Novak was part of Beilein’s second recruiting class in Ann Arbor. He came in after a 10-22 season in which the Wolverines finished ninth in the Big Ten, and Beilein recruited him to play in a two-guard offense and a 1-3-1 defense.
“You bring in me, Stu (Douglass) and Ben Cronin,” Novak said. “So expectations — I do not believe that anybody realistically expected us to get to the NCAA Tournament that year.”
Michigan did break its tournament drought that year, and a decade later, outside a locker room in Anaheim with disappointment cascading, Novak was standing there in maize and blue gear, talking of just how much things have changed, a walking beacon of perspective.
Back then, nobody on the Wolverines’ roster had been to the Tournament. Now, freshmen come in with the expectation of not just playing in March, but getting far. And in more than a few cases, getting to the NBA after that.
Beilein got Michigan back there with a two-guard offense and a zone defense.
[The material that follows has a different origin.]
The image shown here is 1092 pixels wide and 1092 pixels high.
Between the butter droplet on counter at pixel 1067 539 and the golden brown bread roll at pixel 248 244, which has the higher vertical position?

Now, under a coach caricatured as stubborn and unyielding, Michigan competes for titles with a ball-screen offense and a man-to-man defense that KenPom ranked second in the country last season.
“There’s a whole bunch of stuff that we’re not gonna change, and that’s probably the hardest thing,” Beilein said. “But it’s the things that are basic to winning basketball games. Having high character kids. Having kids that fit Michigan. Trying to get skilled players who all can shoot as much as you can. And kids that just would fit right in and want to be here. Right?
“That’s never gonna change. But style of play and things like that is always changing.”
When Beilein recruited a decade ago, he talked of getting back to the Tournament. But there was another layer on top.
“He was very firm that Michigan should be a premier program,” Novak said, “and we needed to build the foundation to get back to where it should be.”
When a season like this one can be considered disappointing, that’s exactly where Michigan is.